» Document segment:
::::::::::

At NYU Langone, between the years 2008 and 2013, 926 total kidney cancer operations were performed—23 percent were radical nephrectomies and 77 percent were partial nephrectomies. In 2013, of the 191 surgeries performed, nearly four out of five people had a kidney-sparing approach. Of these 191 surgeries, more than 90 percent were done using a minimally invasive technique.
Open surgery may be necessary for people who have large, complex, or advanced tumors invading nearby organs. In addition, a minimally invasive approach may not be possible in people who have had several previous surgeries or extensive scarring of the abdomen. These surgeries may involve the expertise of NYU Langone’s cardiac, thoracic, vascular, and general surgeons.
Open surgery requires the use of a traditional incision, either in the side of the body, the abdomen, or underneath the ribs.
One potential benefit of open surgery for partial nephrectomy is that it allows for placement of the kidney in an ice bath, which may minimize damage to the healthy portions of the organ during surgery. This may be required for people with only one kidney or who have a kidney with multiple tumors.
The length of hospital stay needed following open kidney surgery varies, depending on the extent of the surgery. It usually ranges from three to five days.
Laparoscopic and Robotic-Assisted Surgery
With laparoscopic surgery, a doctor makes several small incisions in the lower abdomen below the ribs. He or she places a laparoscope, a lighted tube with a tiny camera on it, through one incision. The device creates two-dimensional images of the kidney cancer and the surrounding organs. Surgical tools are placed through the remaining incisions. Laparoscopic surgery can reduce recovery time to a few days and result in less scarring than an open procedure.
Doctors at NYU Langone are pioneers in the most advanced surgical techniques, which use robotic assistance to laparoscopically treat kidney cancer. They perform more robotic-assisted partial nephrectomies than any other cancer center in the New York area. Over the past 5 years, 1,000 people with kidney cancer have been treated at NYU Langone, and nearly 80 percent had a partial nephrectomy. Ninety percent of these procedures were performed using robotic surgery.

::::::::::

» Dataset records:

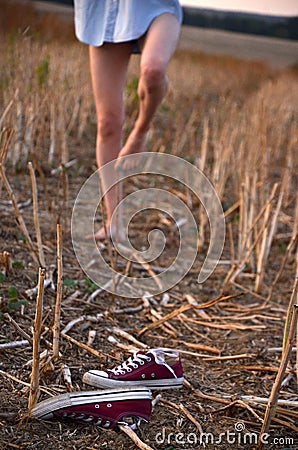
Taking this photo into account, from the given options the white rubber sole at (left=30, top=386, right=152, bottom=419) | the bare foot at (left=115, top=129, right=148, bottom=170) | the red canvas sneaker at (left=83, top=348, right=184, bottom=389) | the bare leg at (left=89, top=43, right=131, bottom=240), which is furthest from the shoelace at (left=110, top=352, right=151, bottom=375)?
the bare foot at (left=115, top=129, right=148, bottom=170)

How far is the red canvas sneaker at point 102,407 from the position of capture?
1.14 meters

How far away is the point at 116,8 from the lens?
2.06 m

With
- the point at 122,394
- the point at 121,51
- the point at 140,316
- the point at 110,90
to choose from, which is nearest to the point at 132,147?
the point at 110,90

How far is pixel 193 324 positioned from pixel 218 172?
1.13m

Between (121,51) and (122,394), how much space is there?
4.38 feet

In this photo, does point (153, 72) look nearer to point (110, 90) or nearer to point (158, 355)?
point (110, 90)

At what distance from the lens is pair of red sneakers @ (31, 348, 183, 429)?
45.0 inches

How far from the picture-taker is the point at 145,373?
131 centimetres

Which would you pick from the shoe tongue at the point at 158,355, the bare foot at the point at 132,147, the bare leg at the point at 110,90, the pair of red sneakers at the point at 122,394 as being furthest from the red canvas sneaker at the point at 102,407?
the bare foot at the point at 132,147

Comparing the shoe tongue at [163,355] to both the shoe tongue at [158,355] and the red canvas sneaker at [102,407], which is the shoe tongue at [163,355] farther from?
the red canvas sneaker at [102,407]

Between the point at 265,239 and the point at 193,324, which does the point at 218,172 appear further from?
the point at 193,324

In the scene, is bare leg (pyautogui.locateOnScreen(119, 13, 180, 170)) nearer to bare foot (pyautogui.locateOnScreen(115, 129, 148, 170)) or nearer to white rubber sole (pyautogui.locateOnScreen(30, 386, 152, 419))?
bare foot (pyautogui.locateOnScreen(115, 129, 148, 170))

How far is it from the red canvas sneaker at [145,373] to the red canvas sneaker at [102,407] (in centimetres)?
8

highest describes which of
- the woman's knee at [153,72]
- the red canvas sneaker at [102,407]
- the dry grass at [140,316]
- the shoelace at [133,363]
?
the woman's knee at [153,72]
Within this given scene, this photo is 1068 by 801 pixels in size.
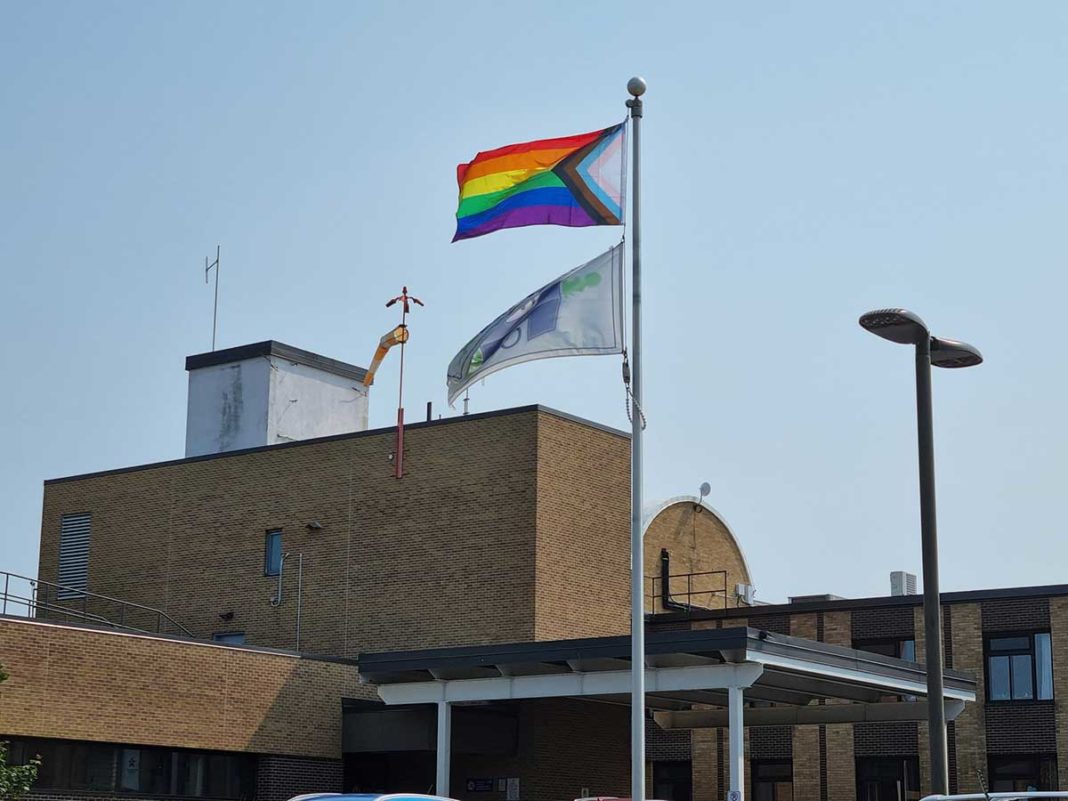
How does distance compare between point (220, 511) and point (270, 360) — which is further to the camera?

::::::::::

» Instructions:
A. For the kidney cancer surgery text, decide whether each statement agrees with it, and give yes or no followed by the text's deciding words quoted exactly: (i) the hospital stay after open kidney surgery usually ranges from three to five days; (ii) the laparoscope produces three-dimensional images of the kidney cancer; (iii) of the 191 surgeries performed in 2013, more than 90 percent used a minimally invasive technique.
B. Go on with the kidney cancer surgery text from the point where it stops.
None of the data is needed for these tasks.

» Numbered responses:
A.
(i) Yes: "It usually ranges from three to five days."
(ii) No: "The device creates two-dimensional images of the kidney cancer and the surrounding organs."
(iii) Yes: "Of these 191 surgeries, more than 90 percent were done using a minimally invasive technique."

B.
This minimally invasive surgical system consists of tiny surgical instruments mounted on several robotic arms. An additional arm has a camera that generates magnified, three-dimensional images on a computer screen to help guide the surgeon during the operation. During the procedure, the surgical instruments and the camera are inserted through small incisions in the abdomen or side. The surgeon controls these instruments and the camera from a console located in the operating room.
Robotic-assisted laparoscopic surgery may have several advantages over open or traditional laparoscopic surgery. It uses smaller incisions than open surgery and doesn’t require cutting through muscle or bone. This results in less scarring and trauma and a faster overall recovery time—typically two weeks, as opposed to four to six weeks for the open procedure. Time spent in the hospital may be to one to three days with robotic-assisted surgery.
Research also suggests that, compared with traditional laparoscopic surgery for a partial nephrectomy, the robotic-assisted procedure may result in less blood loss, less damage to the kidney, and a shorter hospital stay.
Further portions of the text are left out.